***** Provided text

Saturday, November 5

Quote of the Day:  “If you do not find peace in yourself, you will never find it anywhere else.”   Paula A. Bendry

So I have been running this week.  I went Wednesday, Thursday and Friday and I would run as far as I could go and then walk and then start up again.  I love being with my friends out in the early morning dark and being able to run.  Going down stairs became difficult on Friday due to strained muscles but on Saturday, Joe and I went out walking in this very early and big snowstorm that we had.  

In early blogs, I wrote about these Cooper’s Hawks that we had in our backyard in the summer of 2010.  We had a male and female and then young hawks but they disappeared the day Taylor left on his mission-  August 18.  So when I was driving home the other day, I saw a huge hawk sitting on a light post on Wasatch Blvd.  I got a picture of it and thought it was probably a red tailed hawk but as Maggie and I researched on the internet, we discovered it was a Cooper’s Hawk.  So, who knows, maybe it was one of ours!

**********

> Assignment
Quote the entire November 5 entry about running and the Cooper's Hawk word for word. Rely only on the text above, with no outside knowledge.

***** Dataset section

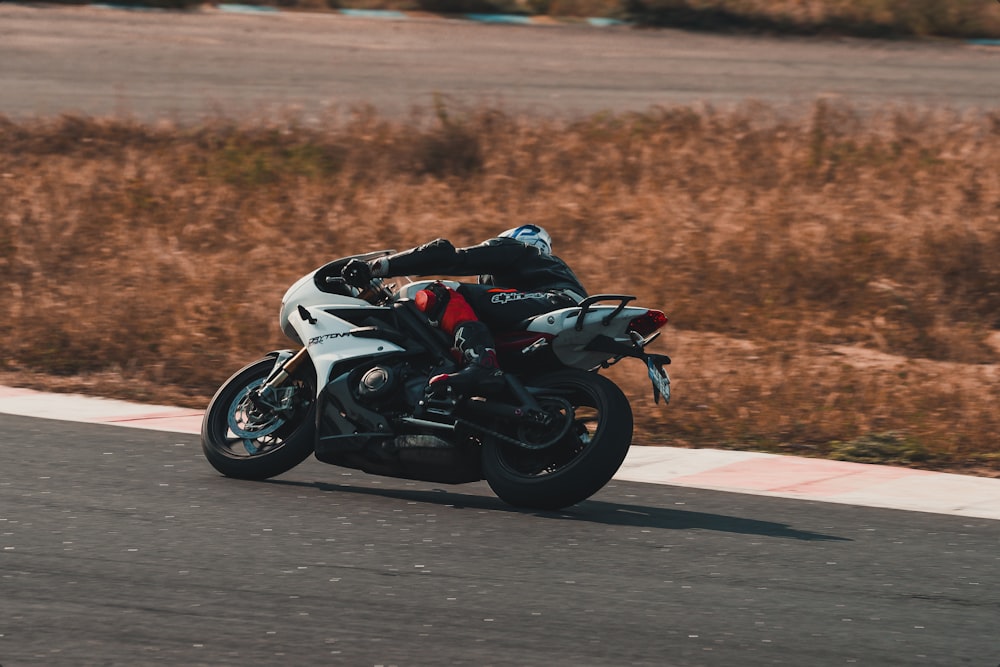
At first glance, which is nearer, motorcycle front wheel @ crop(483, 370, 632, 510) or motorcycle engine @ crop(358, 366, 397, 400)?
motorcycle front wheel @ crop(483, 370, 632, 510)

**********

> Expected output
Saturday, November 5

Quote of the Day:  “If you do not find peace in yourself, you will never find it anywhere else.”   Paula A. Bendry

So I have been running this week.  I went Wednesday, Thursday and Friday and I would run as far as I could go and then walk and then start up again.  I love being with my friends out in the early morning dark and being able to run.  Going down stairs became difficult on Friday due to strained muscles but on Saturday, Joe and I went out walking in this very early and big snowstorm that we had.  

In early blogs, I wrote about these Cooper’s Hawks that we had in our backyard in the summer of 2010.  We had a male and female and then young hawks but they disappeared the day Taylor left on his mission-  August 18.  So when I was driving home the other day, I saw a huge hawk sitting on a light post on Wasatch Blvd.  I got a picture of it and thought it was probably a red tailed hawk but as Maggie and I researched on the internet, we discovered it was a Cooper’s Hawk.  So, who knows, maybe it was one of ours!